EXCERPT TO READ:
┏━━
# I used to have



## greenboy (Sep 5, 2005)

Closets full of clothing, now I am int simplification , lot less clothing high quality, I am getting rid of pants and shirts, IF I don't really like it, I get rid of it, I won't keep something in the closet just because I don't like it that much but I may use it sometimes, I get rid of it. those pieces of clothing I really like, I keep it and I replace them by the same or similar. Shoes the same, I am just coming down to three or four pair of shoes, those I don't like I get rid of them, I have a pair of steel toes shoes, I can't wear them they hurt, I got rid of them. and so on. I am using 5 shirts for work and three pants I use the same every week, I call them the Uniform. And I keep them separate. I am happier, I don't have to open the closet door every day guessing what I am wearing today for work. I just made that decision 3 months ago.


----------



## wildhorse (Oct 22, 2006)

Thats Great by down sizing you can take better care of what you do have! Wish my DH would let me get rid of some of his..he has a jacket that he had when he was 14 or 15..he cant wear it but wont get rid of it....My biggest hang up is getting rid of clothes my mom gave me ...


----------



## Baba (Aug 7, 2008)

Very smart to downsize that way. I hope you put them to good use. Gave them to a good home I mean; someone who could really use them, or sold them.


----------



## moongirl (May 19, 2006)

I am headed into the kids room to do that today. Don't like it or it doesn't fit needs to go


----------
┗━━
RAW RECORDS:
┏━━
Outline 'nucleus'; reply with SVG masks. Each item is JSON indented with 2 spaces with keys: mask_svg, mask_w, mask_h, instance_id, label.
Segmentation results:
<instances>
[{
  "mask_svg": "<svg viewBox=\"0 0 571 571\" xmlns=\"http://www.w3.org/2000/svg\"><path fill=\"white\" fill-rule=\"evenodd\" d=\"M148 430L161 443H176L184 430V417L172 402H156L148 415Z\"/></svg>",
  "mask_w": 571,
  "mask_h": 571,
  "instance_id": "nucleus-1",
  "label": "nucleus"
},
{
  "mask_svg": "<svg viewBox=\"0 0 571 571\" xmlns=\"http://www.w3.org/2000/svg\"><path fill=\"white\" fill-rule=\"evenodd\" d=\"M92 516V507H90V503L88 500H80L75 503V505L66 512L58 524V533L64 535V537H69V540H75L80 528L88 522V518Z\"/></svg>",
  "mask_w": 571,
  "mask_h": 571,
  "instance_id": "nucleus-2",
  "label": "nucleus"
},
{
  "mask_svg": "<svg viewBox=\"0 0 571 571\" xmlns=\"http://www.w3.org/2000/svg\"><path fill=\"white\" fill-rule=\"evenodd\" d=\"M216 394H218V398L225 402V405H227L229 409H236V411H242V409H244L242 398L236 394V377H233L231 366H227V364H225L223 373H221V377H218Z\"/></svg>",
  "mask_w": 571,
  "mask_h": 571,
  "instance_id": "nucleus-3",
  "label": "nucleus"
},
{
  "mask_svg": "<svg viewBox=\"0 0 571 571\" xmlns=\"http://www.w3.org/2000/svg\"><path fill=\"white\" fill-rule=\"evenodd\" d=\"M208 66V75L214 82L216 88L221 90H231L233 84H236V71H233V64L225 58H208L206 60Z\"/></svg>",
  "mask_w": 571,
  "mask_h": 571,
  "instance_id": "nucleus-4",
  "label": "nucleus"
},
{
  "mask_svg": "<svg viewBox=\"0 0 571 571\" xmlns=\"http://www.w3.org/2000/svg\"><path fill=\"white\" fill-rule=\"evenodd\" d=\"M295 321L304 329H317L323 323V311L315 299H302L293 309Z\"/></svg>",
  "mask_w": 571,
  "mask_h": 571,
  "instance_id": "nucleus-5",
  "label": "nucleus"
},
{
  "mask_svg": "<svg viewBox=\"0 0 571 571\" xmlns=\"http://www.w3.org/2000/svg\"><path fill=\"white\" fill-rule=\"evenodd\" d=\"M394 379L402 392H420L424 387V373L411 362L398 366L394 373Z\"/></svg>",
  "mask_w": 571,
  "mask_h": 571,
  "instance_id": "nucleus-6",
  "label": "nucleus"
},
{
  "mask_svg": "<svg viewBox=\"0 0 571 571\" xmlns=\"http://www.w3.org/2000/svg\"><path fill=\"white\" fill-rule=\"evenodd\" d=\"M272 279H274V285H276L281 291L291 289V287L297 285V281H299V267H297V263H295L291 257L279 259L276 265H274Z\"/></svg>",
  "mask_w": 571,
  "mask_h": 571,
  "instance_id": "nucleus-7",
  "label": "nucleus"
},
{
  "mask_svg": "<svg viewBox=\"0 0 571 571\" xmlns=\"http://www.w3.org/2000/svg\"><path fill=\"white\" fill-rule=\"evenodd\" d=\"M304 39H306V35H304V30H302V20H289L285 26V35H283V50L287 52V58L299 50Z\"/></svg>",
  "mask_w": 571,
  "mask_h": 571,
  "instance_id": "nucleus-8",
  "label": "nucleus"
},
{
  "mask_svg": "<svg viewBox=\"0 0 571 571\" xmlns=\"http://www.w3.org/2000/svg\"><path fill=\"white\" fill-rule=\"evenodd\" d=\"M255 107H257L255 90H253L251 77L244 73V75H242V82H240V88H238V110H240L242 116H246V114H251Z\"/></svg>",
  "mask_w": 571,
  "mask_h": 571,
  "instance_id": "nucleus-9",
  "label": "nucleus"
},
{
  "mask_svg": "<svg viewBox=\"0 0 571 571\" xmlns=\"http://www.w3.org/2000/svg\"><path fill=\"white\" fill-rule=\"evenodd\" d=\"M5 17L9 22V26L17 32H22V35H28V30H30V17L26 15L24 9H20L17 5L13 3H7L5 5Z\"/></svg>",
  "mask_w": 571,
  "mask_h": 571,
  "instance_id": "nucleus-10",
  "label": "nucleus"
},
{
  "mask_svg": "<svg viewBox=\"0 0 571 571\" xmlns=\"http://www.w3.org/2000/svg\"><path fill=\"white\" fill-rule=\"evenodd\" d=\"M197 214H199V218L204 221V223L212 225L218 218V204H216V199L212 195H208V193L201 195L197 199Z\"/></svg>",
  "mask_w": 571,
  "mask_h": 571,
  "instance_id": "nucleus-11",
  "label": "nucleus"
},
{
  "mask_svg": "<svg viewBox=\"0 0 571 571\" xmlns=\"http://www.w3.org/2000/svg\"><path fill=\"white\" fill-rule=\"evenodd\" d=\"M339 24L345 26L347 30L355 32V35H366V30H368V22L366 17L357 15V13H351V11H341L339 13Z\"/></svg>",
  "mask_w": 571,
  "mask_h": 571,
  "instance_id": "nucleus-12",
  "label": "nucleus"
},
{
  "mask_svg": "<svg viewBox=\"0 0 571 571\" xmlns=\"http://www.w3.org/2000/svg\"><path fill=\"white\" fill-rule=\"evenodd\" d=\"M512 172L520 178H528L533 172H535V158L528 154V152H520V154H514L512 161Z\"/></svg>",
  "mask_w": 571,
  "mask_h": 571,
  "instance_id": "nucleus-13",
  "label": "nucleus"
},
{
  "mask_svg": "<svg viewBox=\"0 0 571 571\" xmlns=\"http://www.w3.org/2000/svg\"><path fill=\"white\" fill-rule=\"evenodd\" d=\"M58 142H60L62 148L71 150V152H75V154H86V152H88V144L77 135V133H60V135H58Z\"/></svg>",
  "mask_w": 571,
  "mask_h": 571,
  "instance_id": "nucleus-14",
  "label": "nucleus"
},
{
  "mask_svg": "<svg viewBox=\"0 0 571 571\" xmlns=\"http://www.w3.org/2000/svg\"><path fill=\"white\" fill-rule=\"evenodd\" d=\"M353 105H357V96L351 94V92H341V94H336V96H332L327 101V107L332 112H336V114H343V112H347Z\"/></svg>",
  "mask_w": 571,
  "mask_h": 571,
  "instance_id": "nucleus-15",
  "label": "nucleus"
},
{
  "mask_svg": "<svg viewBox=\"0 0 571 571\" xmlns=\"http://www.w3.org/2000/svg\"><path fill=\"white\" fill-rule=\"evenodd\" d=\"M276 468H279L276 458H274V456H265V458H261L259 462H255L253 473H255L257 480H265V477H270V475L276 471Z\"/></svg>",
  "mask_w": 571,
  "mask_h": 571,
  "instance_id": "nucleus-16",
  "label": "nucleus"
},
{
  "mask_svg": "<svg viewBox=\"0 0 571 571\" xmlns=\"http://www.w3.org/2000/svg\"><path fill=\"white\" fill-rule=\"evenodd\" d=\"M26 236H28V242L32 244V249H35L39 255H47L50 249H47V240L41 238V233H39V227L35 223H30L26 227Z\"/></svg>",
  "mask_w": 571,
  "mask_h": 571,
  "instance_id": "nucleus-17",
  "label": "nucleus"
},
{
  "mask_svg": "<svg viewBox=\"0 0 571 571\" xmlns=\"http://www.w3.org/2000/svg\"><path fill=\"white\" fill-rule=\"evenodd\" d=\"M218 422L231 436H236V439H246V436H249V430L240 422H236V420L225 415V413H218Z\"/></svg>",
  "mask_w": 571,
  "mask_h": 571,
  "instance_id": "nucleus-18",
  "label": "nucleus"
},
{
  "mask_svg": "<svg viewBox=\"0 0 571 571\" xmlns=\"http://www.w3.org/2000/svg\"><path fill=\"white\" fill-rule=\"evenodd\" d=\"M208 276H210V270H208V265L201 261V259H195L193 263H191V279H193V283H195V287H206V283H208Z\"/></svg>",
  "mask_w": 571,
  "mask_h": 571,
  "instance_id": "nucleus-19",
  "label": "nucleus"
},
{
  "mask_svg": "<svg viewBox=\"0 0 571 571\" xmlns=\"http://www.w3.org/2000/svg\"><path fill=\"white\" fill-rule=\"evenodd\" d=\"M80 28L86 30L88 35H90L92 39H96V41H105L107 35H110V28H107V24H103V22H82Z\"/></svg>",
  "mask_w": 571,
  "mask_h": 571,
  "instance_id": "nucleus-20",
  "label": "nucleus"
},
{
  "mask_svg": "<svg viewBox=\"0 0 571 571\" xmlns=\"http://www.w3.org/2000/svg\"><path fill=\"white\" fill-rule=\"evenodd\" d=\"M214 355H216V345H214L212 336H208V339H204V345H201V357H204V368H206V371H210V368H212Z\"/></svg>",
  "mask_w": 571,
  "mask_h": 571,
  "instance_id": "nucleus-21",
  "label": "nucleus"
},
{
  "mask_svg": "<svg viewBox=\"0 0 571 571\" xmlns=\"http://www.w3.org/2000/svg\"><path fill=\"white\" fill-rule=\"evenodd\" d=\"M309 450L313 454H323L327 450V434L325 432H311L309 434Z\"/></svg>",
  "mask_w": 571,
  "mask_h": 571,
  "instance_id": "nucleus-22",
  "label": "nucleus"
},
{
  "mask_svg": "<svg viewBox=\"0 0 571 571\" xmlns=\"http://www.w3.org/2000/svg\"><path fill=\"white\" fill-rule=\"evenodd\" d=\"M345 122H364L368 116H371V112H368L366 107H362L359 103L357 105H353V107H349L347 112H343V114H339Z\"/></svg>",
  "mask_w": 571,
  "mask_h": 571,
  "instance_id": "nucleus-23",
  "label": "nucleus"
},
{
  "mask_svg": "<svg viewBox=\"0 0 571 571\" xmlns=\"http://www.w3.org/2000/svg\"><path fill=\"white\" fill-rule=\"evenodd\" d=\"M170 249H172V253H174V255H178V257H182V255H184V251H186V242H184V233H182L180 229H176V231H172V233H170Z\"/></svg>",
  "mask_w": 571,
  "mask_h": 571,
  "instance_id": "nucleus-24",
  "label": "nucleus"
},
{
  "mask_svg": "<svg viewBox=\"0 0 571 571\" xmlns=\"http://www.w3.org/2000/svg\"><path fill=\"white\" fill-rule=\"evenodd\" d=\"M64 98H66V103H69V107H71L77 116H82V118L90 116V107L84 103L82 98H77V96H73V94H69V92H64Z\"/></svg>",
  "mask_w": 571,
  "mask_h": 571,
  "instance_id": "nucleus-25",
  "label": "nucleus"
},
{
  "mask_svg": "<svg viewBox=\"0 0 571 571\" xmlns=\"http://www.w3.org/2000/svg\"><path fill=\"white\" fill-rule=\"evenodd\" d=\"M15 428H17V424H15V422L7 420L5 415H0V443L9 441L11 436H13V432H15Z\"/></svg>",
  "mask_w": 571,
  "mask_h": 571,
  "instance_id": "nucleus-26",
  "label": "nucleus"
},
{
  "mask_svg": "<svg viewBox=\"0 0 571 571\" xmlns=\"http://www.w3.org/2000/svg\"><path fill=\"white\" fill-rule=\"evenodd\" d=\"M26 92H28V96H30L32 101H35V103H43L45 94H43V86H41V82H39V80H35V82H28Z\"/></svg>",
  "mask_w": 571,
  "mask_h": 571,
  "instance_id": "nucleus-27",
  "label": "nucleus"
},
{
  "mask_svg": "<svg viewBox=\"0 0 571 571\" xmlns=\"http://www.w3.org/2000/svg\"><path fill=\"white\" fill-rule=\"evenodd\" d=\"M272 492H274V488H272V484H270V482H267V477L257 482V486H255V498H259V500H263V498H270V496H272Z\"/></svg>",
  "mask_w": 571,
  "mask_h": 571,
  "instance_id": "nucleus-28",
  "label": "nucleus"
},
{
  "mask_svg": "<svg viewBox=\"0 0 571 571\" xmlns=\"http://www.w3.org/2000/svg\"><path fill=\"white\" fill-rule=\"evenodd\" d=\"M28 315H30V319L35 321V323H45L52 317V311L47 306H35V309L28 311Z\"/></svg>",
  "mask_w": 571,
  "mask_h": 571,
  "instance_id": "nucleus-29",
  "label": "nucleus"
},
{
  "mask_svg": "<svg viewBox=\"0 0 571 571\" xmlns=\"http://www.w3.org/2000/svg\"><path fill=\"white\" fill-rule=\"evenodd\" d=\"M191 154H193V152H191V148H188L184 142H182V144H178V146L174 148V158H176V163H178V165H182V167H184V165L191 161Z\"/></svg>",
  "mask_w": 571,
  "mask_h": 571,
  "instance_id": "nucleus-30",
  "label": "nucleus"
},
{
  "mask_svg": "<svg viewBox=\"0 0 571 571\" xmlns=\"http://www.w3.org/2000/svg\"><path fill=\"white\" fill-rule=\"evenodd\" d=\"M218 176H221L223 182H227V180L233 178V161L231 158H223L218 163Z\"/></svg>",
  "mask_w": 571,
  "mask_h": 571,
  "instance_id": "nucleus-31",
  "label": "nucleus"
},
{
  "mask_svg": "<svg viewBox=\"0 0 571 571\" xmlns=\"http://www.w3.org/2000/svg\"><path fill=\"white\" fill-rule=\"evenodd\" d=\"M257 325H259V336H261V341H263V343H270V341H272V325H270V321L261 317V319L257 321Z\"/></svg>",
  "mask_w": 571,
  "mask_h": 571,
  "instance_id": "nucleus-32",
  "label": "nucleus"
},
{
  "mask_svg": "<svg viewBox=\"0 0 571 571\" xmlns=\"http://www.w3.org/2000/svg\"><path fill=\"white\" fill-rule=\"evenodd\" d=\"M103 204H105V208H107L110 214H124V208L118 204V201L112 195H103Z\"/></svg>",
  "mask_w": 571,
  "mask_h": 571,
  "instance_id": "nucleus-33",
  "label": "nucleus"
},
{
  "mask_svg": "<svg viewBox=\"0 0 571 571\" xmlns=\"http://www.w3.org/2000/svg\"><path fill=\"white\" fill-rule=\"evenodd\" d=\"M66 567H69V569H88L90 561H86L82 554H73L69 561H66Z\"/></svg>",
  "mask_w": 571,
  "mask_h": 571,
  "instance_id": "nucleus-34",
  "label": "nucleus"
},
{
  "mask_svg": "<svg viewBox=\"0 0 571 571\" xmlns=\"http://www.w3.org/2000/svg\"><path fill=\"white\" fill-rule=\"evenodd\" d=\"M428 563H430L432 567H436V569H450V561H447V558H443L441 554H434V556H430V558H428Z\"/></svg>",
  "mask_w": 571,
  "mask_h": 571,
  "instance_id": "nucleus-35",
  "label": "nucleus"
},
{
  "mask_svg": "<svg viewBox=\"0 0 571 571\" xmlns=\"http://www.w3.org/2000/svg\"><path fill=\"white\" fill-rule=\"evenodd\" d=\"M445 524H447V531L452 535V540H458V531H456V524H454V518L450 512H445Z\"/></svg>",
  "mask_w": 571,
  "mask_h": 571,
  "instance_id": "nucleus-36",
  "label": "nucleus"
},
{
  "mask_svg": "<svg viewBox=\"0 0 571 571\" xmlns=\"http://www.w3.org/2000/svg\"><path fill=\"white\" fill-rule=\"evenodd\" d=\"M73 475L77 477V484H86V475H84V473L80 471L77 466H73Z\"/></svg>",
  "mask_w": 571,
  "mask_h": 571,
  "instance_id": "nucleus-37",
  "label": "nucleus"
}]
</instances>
┗━━
OBJECTIVE: Reproduce the whole clothing-decluttering thread word for word. The listing was taken from a separate source.

RESPONSE TO THIS EXERCISE:
# I used to have



## greenboy (Sep 5, 2005)

Closets full of clothing, now I am int simplification , lot less clothing high quality, I am getting rid of pants and shirts, IF I don't really like it, I get rid of it, I won't keep something in the closet just because I don't like it that much but I may use it sometimes, I get rid of it. those pieces of clothing I really like, I keep it and I replace them by the same or similar. Shoes the same, I am just coming down to three or four pair of shoes, those I don't like I get rid of them, I have a pair of steel toes shoes, I can't wear them they hurt, I got rid of them. and so on. I am using 5 shirts for work and three pants I use the same every week, I call them the Uniform. And I keep them separate. I am happier, I don't have to open the closet door every day guessing what I am wearing today for work. I just made that decision 3 months ago.


----------



## wildhorse (Oct 22, 2006)

Thats Great by down sizing you can take better care of what you do have! Wish my DH would let me get rid of some of his..he has a jacket that he had when he was 14 or 15..he cant wear it but wont get rid of it....My biggest hang up is getting rid of clothes my mom gave me ...


----------



## Baba (Aug 7, 2008)

Very smart to downsize that way. I hope you put them to good use. Gave them to a good home I mean; someone who could really use them, or sold them.


----------



## moongirl (May 19, 2006)

I am headed into the kids room to do that today. Don't like it or it doesn't fit needs to go


----------